Robin’s the same way. She loves to help writers. Being married to one she knows the heartbreak and elation that comes with the curse. As a self-made expert on the publishing industry, she took over a writer’s group that was about to be disbanded for lack of a leader and began giving a series of lectures on how to get published, find agents, or even self-publishing. She doesn’t charge money, even though she pays the meetup.com people for hosting the group, and prints handouts and such. It takes a lot of her time, both in preparing the material and the lectures themselves which go on for hours as people linger to ask questions. The idea of charging aspiring writers for anything is like thinking of slapping a beaten dog. Not only does it not feel right, it’s how you know they expect to be treated making it even sadder.

As for ourselves, Robin and I aren’t the type of people to ask for help. We come from relatively poor families and went out on our own at a young age, paying for our own wedding and college, scrapping together our house down payment, and taking in boarders to make ends meet. It has made us very self-sufficient and self-reliant. When it comes to my books we’ve done virtually everything ourselves, making mistakes along the way and hopefully learning from them. We don’t begrudge having to work hard, it is through hard work that one obtains a sense of accomplishment. And the publishing industry has given us plenty of challenges to overcome.

So, while we don’t ask for help we do spend a lot of time helping others. We aren’t saints. We don’t go out of our way to find people in trouble, but when I was a kid, I remember my father never passed a car stuck in the snow or broke down without offering help. I think I inherited that trait and even circled back on freeways when I missed a stranded motorist because I didn’t see them in time and was caught off guard.

As we’ve gotten older, I’ve found helping people who appreciate what you do for them is far more rewarding than making a boat load of money from people who could care less. Is it any wonder I’m a novelist?
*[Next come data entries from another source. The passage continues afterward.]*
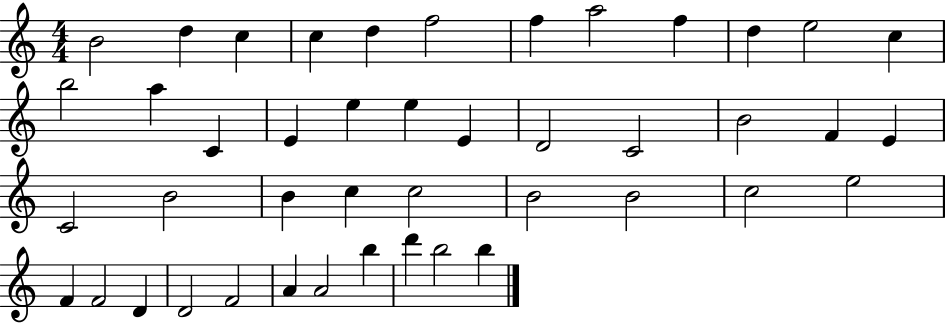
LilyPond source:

{
  \clef treble
  \numericTimeSignature
  \time 4/4
  \key c \major
  b'2 d''4 c''4 | c''4 d''4 f''2 | f''4 a''2 f''4 | d''4 e''2 c''4 | \break b''2 a''4 c'4 | e'4 e''4 e''4 e'4 | d'2 c'2 | b'2 f'4 e'4 | \break c'2 b'2 | b'4 c''4 c''2 | b'2 b'2 | c''2 e''2 | \break f'4 f'2 d'4 | d'2 f'2 | a'4 a'2 b''4 | d'''4 b''2 b''4 | \break \bar "|."
}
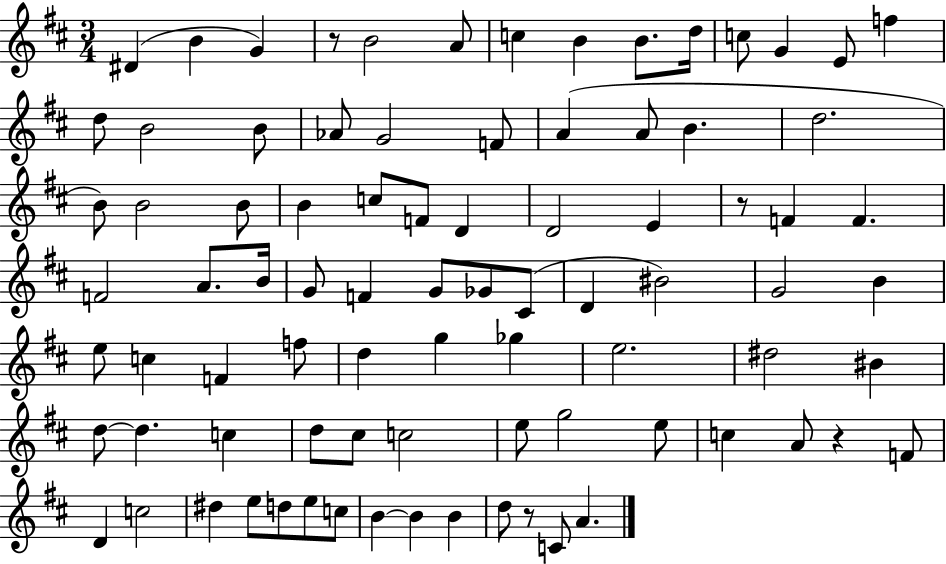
D#4/q B4/q G4/q R/e B4/h A4/e C5/q B4/q B4/e. D5/s C5/e G4/q E4/e F5/q D5/e B4/h B4/e Ab4/e G4/h F4/e A4/q A4/e B4/q. D5/h. B4/e B4/h B4/e B4/q C5/e F4/e D4/q D4/h E4/q R/e F4/q F4/q. F4/h A4/e. B4/s G4/e F4/q G4/e Gb4/e C#4/e D4/q BIS4/h G4/h B4/q E5/e C5/q F4/q F5/e D5/q G5/q Gb5/q E5/h. D#5/h BIS4/q D5/e D5/q. C5/q D5/e C#5/e C5/h E5/e G5/h E5/e C5/q A4/e R/q F4/e D4/q C5/h D#5/q E5/e D5/e E5/e C5/e B4/q B4/q B4/q D5/e R/e C4/e A4/q.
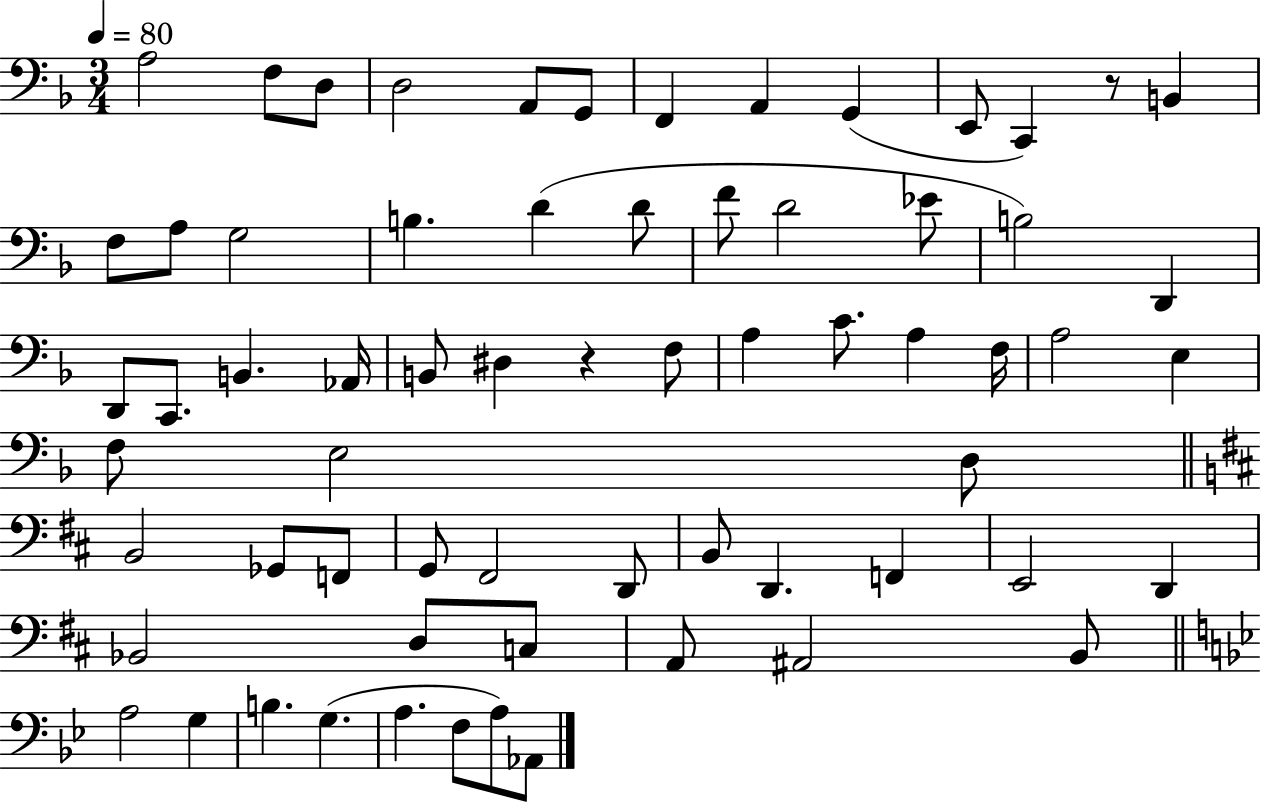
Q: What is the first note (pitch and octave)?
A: A3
Once at one of Robin’s seminars, a grateful woman told us, “You’re going to be very successful. Wait and see. Everything you’ve been doing for others, will come back to you.” At the time I smiled politely and nodded, I do that a lot when I’m not sure what to say. It was nice. It expressed her appreciation, and that was wonderful, but…

Then came a metaphorical knock at the door. Several actually. People offering to help. At first it was the bloggers who promoted my books, then fans (some professional editors), began asking to help edit the manuscripts for free—my secret beta army. Most recently however, there have been three developments that have blown us away.

First, Nathan Lowell, author of the Solar Clipper series, (Quarter Share is the first in the series) and Podiobooks phenomenon, has offered to record The Crown Conspiracy into audio for me. Mr. Lowell is a fantastic talent, if you want to be totally swept away go listen to his books on podiobooks.com, they are free but after enjoying them I’m sure you’ll put a donation in the tip jar. I am amazed at the man’s generosity. He’s already begun recording and what I’ve heard so far is wonderful.

Through a series of strange developments where one person told another and so on, I have found a new Foreign Language Rights Agent who is closing a deal with a major publisher in the Czech Republic, before she begins following leads in other countries. Assuming everything works out as it appears to be, I will be paid my first advance by a publisher.

Lastly, and while clearly the most tenuous, it holds the most outlandishly exciting prospect. An individual I met accidentally, with successful ties to the motion picture industry, has agreed to turn The Crown Conspiracy into a screenplay with the intention of getting a movie deal. It might be like trying to get to the moon by building a giant slingshot, but hey, it’s a chance.

All of these things have come about unsolicited. Offers of assistance out of the blue. Even if nothing comes from any of this, for a guy who’s ultimate goal was to sell a grand total fifty books to people he didn’t know, this is pretty amazing and a confirmation that what goes around comes around.